- Text provided -
------------------------
Merthyr Ltd’s solution is “that the additional time to finish extraction and restoration will enable a more sustainable and modernised restoration scheme”. Although Merthyr Ltd promised to fund and carry out a restoration strategy as a condition to it gaining planning permission, the company now uses its failure to fulfil this condition as a reason to let it mine more coal. And by “modernised”, Merthyr Ltd almost certainly mean cheaper restoration scheme.

Merthyr Ltd transferred most the of the land ownership to Geraint Morgan Legacy Limited of which David Lewis is the sole Director. If the Council attempts to recover the £47 million shortfall for restoration, and Merthyr Ltd cannot pay, responsibility may lie with the landowner, which appears from its Companies House records to only have £2 million in the bank. Merthyr Ltd may reap the profits from years of mining, and the Council could be face bankruptcy to pay the remaining shortfall for restoration.

Similar situations have been seen with other mining companies (most notoriously by Celtic Energy) holding Councils to ransom for permitting more coal mining by threatening to fold or transferring the liability to shell companies, knowing Councils can’t afford to fund the massive costs involved in restoring ex-coal mining sites.

Just transition

Merthyr Ltd have known for years that planning permission at Ffos-y-fran would expire on 06 September 2022, yet attempts to leverage the fact that it has seemingly failed to support its workers to reskill or find alternative employment as a reason to extend the planning permission: “…it will ensure that current employees have a further 9 months to weather the cost of living crisis and look for alternative means of employment” (Planning Statement).
------------------------
- Information provided -

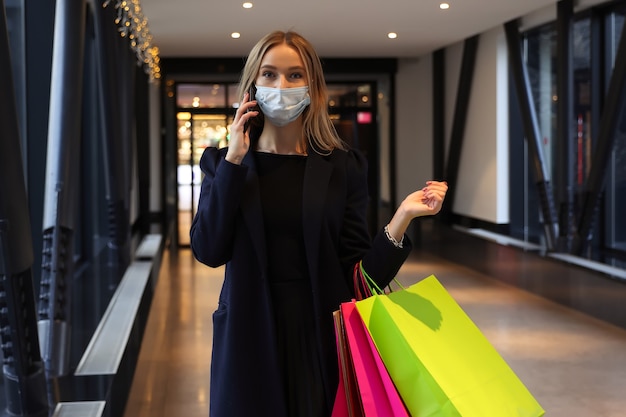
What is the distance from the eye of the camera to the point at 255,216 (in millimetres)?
1867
------------------------
- Task instructions -
(a) Echo the portion of the Ffos-y-fran mining text that opens with the words containing "Merthyr Ltd transferred" and closes with "shortfall for restoration.".
(b) In the Ffos-y-fran mining text above, on what date was planning permission at Ffos-y-fran set to expire?

- The replies -
(a)
Merthyr Ltd transferred most the of the land ownership to Geraint Morgan Legacy Limited of which David Lewis is the sole Director. If the Council attempts to recover the £47 million shortfall for restoration, and Merthyr Ltd cannot pay, responsibility may lie with the landowner, which appears from its Companies House records to only have £2 million in the bank. Merthyr Ltd may reap the profits from years of mining, and the Council could be face bankruptcy to pay the remaining shortfall for restoration.

(b) 06 September 2022